- About this task -
The answer should consist of every line of the material, repeated verbatim.

══ Provided entries ══

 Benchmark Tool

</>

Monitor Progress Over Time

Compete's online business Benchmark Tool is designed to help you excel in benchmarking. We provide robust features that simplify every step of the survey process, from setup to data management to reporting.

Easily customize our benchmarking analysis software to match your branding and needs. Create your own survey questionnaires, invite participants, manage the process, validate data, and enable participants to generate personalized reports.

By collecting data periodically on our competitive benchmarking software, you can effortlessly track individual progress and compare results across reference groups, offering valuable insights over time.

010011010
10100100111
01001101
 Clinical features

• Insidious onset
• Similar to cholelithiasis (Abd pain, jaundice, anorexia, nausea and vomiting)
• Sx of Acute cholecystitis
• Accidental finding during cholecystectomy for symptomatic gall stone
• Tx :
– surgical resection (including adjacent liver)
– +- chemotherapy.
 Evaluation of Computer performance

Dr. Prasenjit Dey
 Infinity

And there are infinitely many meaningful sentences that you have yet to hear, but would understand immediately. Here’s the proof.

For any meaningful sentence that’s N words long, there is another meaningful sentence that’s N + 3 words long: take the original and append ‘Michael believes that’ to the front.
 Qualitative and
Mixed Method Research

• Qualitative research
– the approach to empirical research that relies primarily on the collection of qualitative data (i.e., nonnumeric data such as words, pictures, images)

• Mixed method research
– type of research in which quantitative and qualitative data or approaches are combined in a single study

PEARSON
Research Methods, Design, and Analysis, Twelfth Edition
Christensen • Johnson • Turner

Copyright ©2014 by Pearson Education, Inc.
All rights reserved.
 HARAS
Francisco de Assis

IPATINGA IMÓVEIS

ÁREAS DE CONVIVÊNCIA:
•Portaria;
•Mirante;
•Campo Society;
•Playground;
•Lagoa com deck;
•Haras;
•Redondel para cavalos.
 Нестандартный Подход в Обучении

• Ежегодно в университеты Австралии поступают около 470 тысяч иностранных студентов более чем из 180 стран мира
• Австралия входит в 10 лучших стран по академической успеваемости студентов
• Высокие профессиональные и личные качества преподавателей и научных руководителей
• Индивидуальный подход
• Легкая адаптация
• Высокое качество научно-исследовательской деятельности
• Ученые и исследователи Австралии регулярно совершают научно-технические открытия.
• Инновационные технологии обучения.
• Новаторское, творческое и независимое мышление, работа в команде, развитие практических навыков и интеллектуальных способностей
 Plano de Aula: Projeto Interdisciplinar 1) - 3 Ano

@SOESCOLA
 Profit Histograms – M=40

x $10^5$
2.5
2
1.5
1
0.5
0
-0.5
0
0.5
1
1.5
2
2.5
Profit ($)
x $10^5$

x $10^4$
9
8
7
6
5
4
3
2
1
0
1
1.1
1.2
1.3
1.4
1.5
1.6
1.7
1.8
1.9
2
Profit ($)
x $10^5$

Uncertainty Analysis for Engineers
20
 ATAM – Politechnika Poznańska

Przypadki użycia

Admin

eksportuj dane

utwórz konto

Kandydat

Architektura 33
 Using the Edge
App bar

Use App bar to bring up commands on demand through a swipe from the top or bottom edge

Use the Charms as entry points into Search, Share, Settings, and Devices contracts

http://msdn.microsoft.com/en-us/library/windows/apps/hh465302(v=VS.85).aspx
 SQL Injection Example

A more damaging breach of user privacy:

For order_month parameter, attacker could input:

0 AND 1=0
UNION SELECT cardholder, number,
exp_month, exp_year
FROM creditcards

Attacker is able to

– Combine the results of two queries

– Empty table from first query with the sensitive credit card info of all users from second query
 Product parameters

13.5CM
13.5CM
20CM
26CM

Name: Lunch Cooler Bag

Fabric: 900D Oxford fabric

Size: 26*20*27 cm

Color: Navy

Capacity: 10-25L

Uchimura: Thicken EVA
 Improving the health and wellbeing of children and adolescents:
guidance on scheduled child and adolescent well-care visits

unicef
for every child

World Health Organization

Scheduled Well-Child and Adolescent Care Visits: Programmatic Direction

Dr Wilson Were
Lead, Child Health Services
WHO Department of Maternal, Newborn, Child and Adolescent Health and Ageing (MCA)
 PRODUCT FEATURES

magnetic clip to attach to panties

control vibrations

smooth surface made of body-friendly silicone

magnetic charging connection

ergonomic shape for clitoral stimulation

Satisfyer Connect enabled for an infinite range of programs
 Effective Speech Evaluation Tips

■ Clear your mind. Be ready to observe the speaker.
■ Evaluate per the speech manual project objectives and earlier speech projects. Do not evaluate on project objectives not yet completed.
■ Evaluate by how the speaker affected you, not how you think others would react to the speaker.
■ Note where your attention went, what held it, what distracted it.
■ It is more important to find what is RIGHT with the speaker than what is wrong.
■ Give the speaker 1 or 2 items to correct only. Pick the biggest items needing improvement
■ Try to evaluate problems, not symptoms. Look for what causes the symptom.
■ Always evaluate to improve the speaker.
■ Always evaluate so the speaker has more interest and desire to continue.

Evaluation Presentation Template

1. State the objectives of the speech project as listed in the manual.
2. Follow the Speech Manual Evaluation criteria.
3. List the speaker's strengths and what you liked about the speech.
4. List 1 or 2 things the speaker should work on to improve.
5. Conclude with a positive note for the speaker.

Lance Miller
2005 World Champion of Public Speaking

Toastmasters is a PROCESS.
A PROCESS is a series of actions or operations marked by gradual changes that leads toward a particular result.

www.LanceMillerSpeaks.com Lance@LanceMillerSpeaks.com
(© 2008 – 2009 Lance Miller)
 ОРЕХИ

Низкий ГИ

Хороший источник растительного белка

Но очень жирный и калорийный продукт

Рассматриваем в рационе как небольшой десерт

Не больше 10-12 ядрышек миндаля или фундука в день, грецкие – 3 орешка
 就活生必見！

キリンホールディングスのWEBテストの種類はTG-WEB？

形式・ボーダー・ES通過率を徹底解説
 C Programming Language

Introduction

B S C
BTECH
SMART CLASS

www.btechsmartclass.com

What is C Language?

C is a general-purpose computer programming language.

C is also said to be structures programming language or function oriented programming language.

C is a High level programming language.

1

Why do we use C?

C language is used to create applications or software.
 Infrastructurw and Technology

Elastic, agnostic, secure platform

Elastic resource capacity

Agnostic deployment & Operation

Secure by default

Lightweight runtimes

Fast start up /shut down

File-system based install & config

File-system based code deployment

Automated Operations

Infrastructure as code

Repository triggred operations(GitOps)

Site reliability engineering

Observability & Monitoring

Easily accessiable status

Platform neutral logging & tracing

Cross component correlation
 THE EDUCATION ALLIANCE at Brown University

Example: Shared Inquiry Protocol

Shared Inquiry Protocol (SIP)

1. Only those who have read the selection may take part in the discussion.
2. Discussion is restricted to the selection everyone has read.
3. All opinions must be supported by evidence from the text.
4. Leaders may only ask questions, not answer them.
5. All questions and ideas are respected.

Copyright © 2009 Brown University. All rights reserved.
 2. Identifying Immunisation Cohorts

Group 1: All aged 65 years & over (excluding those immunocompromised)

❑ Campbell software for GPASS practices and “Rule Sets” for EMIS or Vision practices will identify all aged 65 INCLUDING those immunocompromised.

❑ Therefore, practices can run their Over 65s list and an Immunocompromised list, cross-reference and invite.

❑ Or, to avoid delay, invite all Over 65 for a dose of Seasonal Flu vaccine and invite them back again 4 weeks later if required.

═══

- Result -
 Benchmark Tool

</>

Monitor Progress Over Time

Compete's online business Benchmark Tool is designed to help you excel in benchmarking. We provide robust features that simplify every step of the survey process, from setup to data management to reporting.

Easily customize our benchmarking analysis software to match your branding and needs. Create your own survey questionnaires, invite participants, manage the process, validate data, and enable participants to generate personalized reports.

By collecting data periodically on our competitive benchmarking software, you can effortlessly track individual progress and compare results across reference groups, offering valuable insights over time.

010011010
10100100111
01001101
 Clinical features

• Insidious onset
• Similar to cholelithiasis (Abd pain, jaundice, anorexia, nausea and vomiting)
• Sx of Acute cholecystitis
• Accidental finding during cholecystectomy for symptomatic gall stone
• Tx :
– surgical resection (including adjacent liver)
– +- chemotherapy.
 Evaluation of Computer performance

Dr. Prasenjit Dey
 Infinity

And there are infinitely many meaningful sentences that you have yet to hear, but would understand immediately. Here’s the proof.

For any meaningful sentence that’s N words long, there is another meaningful sentence that’s N + 3 words long: take the original and append ‘Michael believes that’ to the front.
 Qualitative and
Mixed Method Research

• Qualitative research
– the approach to empirical research that relies primarily on the collection of qualitative data (i.e., nonnumeric data such as words, pictures, images)

• Mixed method research
– type of research in which quantitative and qualitative data or approaches are combined in a single study

PEARSON
Research Methods, Design, and Analysis, Twelfth Edition
Christensen • Johnson • Turner

Copyright ©2014 by Pearson Education, Inc.
All rights reserved.
 HARAS
Francisco de Assis

IPATINGA IMÓVEIS

ÁREAS DE CONVIVÊNCIA:
•Portaria;
•Mirante;
•Campo Society;
•Playground;
•Lagoa com deck;
•Haras;
•Redondel para cavalos.
 Нестандартный Подход в Обучении

• Ежегодно в университеты Австралии поступают около 470 тысяч иностранных студентов более чем из 180 стран мира
• Австралия входит в 10 лучших стран по академической успеваемости студентов
• Высокие профессиональные и личные качества преподавателей и научных руководителей
• Индивидуальный подход
• Легкая адаптация
• Высокое качество научно-исследовательской деятельности
• Ученые и исследователи Австралии регулярно совершают научно-технические открытия.
• Инновационные технологии обучения.
• Новаторское, творческое и независимое мышление, работа в команде, развитие практических навыков и интеллектуальных способностей
 Plano de Aula: Projeto Interdisciplinar 1) - 3 Ano

@SOESCOLA
 Profit Histograms – M=40

x $10^5$
2.5
2
1.5
1
0.5
0
-0.5
0
0.5
1
1.5
2
2.5
Profit ($)
x $10^5$

x $10^4$
9
8
7
6
5
4
3
2
1
0
1
1.1
1.2
1.3
1.4
1.5
1.6
1.7
1.8
1.9
2
Profit ($)
x $10^5$

Uncertainty Analysis for Engineers
20
 ATAM – Politechnika Poznańska

Przypadki użycia

Admin

eksportuj dane

utwórz konto

Kandydat

Architektura 33
 Using the Edge
App bar

Use App bar to bring up commands on demand through a swipe from the top or bottom edge

Use the Charms as entry points into Search, Share, Settings, and Devices contracts

http://msdn.microsoft.com/en-us/library/windows/apps/hh465302(v=VS.85).aspx
 SQL Injection Example

A more damaging breach of user privacy:

For order_month parameter, attacker could input:

0 AND 1=0
UNION SELECT cardholder, number,
exp_month, exp_year
FROM creditcards

Attacker is able to

– Combine the results of two queries

– Empty table from first query with the sensitive credit card info of all users from second query
 Product parameters

13.5CM
13.5CM
20CM
26CM

Name: Lunch Cooler Bag

Fabric: 900D Oxford fabric

Size: 26*20*27 cm

Color: Navy

Capacity: 10-25L

Uchimura: Thicken EVA
 Improving the health and wellbeing of children and adolescents:
guidance on scheduled child and adolescent well-care visits

unicef
for every child

World Health Organization

Scheduled Well-Child and Adolescent Care Visits: Programmatic Direction

Dr Wilson Were
Lead, Child Health Services
WHO Department of Maternal, Newborn, Child and Adolescent Health and Ageing (MCA)
 PRODUCT FEATURES

magnetic clip to attach to panties

control vibrations

smooth surface made of body-friendly silicone

magnetic charging connection

ergonomic shape for clitoral stimulation

Satisfyer Connect enabled for an infinite range of programs
 Effective Speech Evaluation Tips

■ Clear your mind. Be ready to observe the speaker.
■ Evaluate per the speech manual project objectives and earlier speech projects. Do not evaluate on project objectives not yet completed.
■ Evaluate by how the speaker affected you, not how you think others would react to the speaker.
■ Note where your attention went, what held it, what distracted it.
■ It is more important to find what is RIGHT with the speaker than what is wrong.
■ Give the speaker 1 or 2 items to correct only. Pick the biggest items needing improvement
■ Try to evaluate problems, not symptoms. Look for what causes the symptom.
■ Always evaluate to improve the speaker.
■ Always evaluate so the speaker has more interest and desire to continue.

Evaluation Presentation Template

1. State the objectives of the speech project as listed in the manual.
2. Follow the Speech Manual Evaluation criteria.
3. List the speaker's strengths and what you liked about the speech.
4. List 1 or 2 things the speaker should work on to improve.
5. Conclude with a positive note for the speaker.

Lance Miller
2005 World Champion of Public Speaking

Toastmasters is a PROCESS.
A PROCESS is a series of actions or operations marked by gradual changes that leads toward a particular result.

www.LanceMillerSpeaks.com Lance@LanceMillerSpeaks.com
(© 2008 – 2009 Lance Miller)
 ОРЕХИ

Низкий ГИ

Хороший источник растительного белка

Но очень жирный и калорийный продукт

Рассматриваем в рационе как небольшой десерт

Не больше 10-12 ядрышек миндаля или фундука в день, грецкие – 3 орешка
 就活生必見！

キリンホールディングスのWEBテストの種類はTG-WEB？

形式・ボーダー・ES通過率を徹底解説
 C Programming Language

Introduction

B S C
BTECH
SMART CLASS

www.btechsmartclass.com

What is C Language?

C is a general-purpose computer programming language.

C is also said to be structures programming language or function oriented programming language.

C is a High level programming language.

1

Why do we use C?

C language is used to create applications or software.
 Infrastructurw and Technology

Elastic, agnostic, secure platform

Elastic resource capacity

Agnostic deployment & Operation

Secure by default

Lightweight runtimes

Fast start up /shut down

File-system based install & config

File-system based code deployment

Automated Operations

Infrastructure as code

Repository triggred operations(GitOps)

Site reliability engineering

Observability & Monitoring

Easily accessiable status

Platform neutral logging & tracing

Cross component correlation
 THE EDUCATION ALLIANCE at Brown University

Example: Shared Inquiry Protocol

Shared Inquiry Protocol (SIP)

1. Only those who have read the selection may take part in the discussion.
2. Discussion is restricted to the selection everyone has read.
3. All opinions must be supported by evidence from the text.
4. Leaders may only ask questions, not answer them.
5. All questions and ideas are respected.

Copyright © 2009 Brown University. All rights reserved.
 2. Identifying Immunisation Cohorts

Group 1: All aged 65 years & over (excluding those immunocompromised)

❑ Campbell software for GPASS practices and “Rule Sets” for EMIS or Vision practices will identify all aged 65 INCLUDING those immunocompromised.

❑ Therefore, practices can run their Over 65s list and an Immunocompromised list, cross-reference and invite.

❑ Or, to avoid delay, invite all Over 65 for a dose of Seasonal Flu vaccine and invite them back again 4 weeks later if required.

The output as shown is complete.